Her run came to an end today, losing in the semis to Ons Jabeur,and with that her chance to advance to the Wimbledon finals.
There are many reasons Maria is a good story. She was not in the top 100 before the tournament, and she’d never gone this far at a Grand Slam event. But the most notable one was that she was a mother of not one but two children, the youngest being born 15 months ago.
Women’s tennis has had its share of notable mothers over the last few decades. Australia’s Margaret Court lost to Bobby Riggs before The Battle of the Sexes, and that earlier match was called The Mother’s Day Massacre. (Court later became a vocal opponent of trans inclusion and same sex marriage, while Billie Jean King, who won the Battle of the Sexes, ascended to lead a movement of inclusion and civil rights.)

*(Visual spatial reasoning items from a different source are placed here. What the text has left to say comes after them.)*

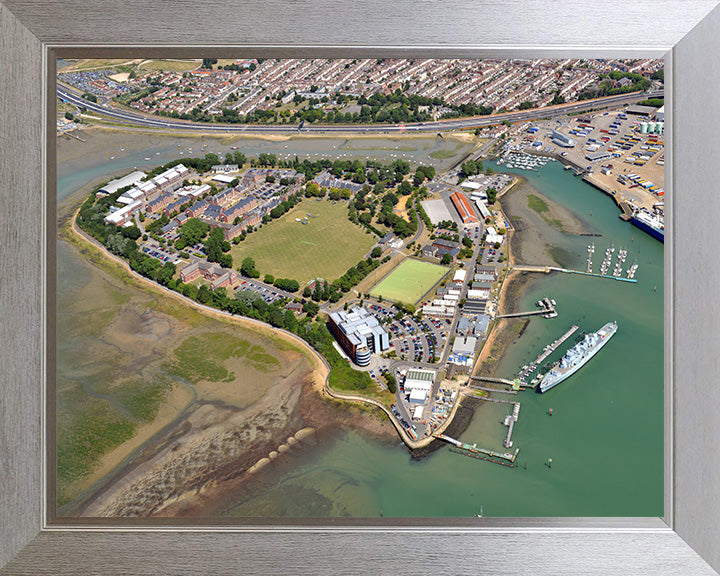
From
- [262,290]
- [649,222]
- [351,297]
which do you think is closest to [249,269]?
[262,290]

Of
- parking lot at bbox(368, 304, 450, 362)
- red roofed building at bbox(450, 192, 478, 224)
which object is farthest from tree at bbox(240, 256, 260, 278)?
red roofed building at bbox(450, 192, 478, 224)

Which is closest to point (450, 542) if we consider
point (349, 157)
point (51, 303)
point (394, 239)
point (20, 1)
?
point (51, 303)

And in the open era, there have been several notable mothers on the tour; Kim Clijsters and Serena Williams both won big matches after having children, and Victoria Azarenka and many others continue to compete at a high level.
So the bigger question is this: How do we know what athletes are physically capable of after giving birth?

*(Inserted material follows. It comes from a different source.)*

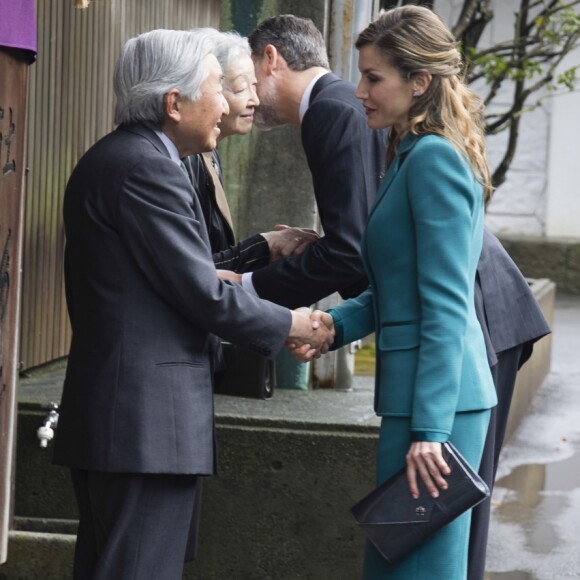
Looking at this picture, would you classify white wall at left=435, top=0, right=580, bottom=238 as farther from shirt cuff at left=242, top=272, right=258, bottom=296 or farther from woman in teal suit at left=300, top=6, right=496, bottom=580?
woman in teal suit at left=300, top=6, right=496, bottom=580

In our current era, long-distance runners in their 30s who have had a child, routinely win women’s marathons. In 1967, when Kathrine Switzer was nearly yanked from the course of the Boston Marathon, for daring to officially enter under her first initial — and effectively mask her gender — these modern victories would have seemed impossible. Doctors cautioned women at the time against running, thinking it would damage reproductive organs.
So are there other assumptions about athletes and longevity that are still inhibiting them?

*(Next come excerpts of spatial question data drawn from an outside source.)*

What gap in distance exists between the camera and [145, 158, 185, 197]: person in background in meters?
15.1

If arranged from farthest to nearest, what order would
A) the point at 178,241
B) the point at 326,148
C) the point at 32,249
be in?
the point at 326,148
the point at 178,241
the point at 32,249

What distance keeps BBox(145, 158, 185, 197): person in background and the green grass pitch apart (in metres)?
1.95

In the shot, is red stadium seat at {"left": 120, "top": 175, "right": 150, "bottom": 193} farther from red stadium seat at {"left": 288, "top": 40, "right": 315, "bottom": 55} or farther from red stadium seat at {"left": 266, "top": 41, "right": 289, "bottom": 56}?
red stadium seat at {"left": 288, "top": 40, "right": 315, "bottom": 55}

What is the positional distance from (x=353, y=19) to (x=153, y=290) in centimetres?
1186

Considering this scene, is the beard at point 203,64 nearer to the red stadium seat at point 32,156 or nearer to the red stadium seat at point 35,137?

Sport loves its conventional wisdom. Take for example, that only pre-teen and teenage girls will excel at Olympic gymnastics. And yet, a 47-year-old named Oksana Chusovitina, who started to compete for the Soviet Union as a girl, continues to win as a German gymnast. Chusovitina had a son in 1999, and is training to compete in Paris in 2024.
Chusovitina is certainly an exception. But we are starting to get a sense that perhaps athletes competing in women’s sports don’t decline in the same way that those who compete in men’s sports do. The longitudinal studies of women’s athleticism and strength haven’t been done. There is some indication these athletes, as they age, may be better at certain endurance sports even than men.
As for trans and nonbinary athletes, there is even less data, although that hasn’t stopped Republican state legislatures from making assumptions about trans bodies and creating laws to keep those athletes from playing.
Sports science has made amazing strides in the last 50 years. Rotator cuffs and kneecaps can be rebuilt in such a way that maintains precision movement. And data analytics can measure fast-twitch responses in myriad sports. Stats can tell us about athlete performance in the most specific of circumstances. And yet, the ability of an athlete to return to sport after giving birth eludes any combination of medicine and analysis.
Is Chusovitina an exception simply because her frame hasn’t varied as much as other bodies? Or is it because she was on the vanguard of an era when women began to make money in professional sports, and could get support for training, and when cultural ideas about who was mainly responsible for child rearing began to shift?
(I wrote in May about the importance of Roe and the availability of birth control, in conjunction with Title IX, as a moment when athletes in women’s sports were able to put aside reproductive potential when making decisions about their professional aspirations.)
And that brings me back to Maria.
When she was learning to walk, far too many athletes were washed up at 28. They had put off the real business of motherhood for long enough. Thankfully, attitudes have changed, and women in the WTA can find a workplace in an office building or on a grass court.
Since that time, Williams, now 27 years into her professional career, has helped redefine the idea of longevity along with many of her peers. No one has to be erased from the sports pages after having a baby.
So maybe now, with some of the cultural barriers around domestic roles beginning to shift, we can truly see the heights of athlete performance.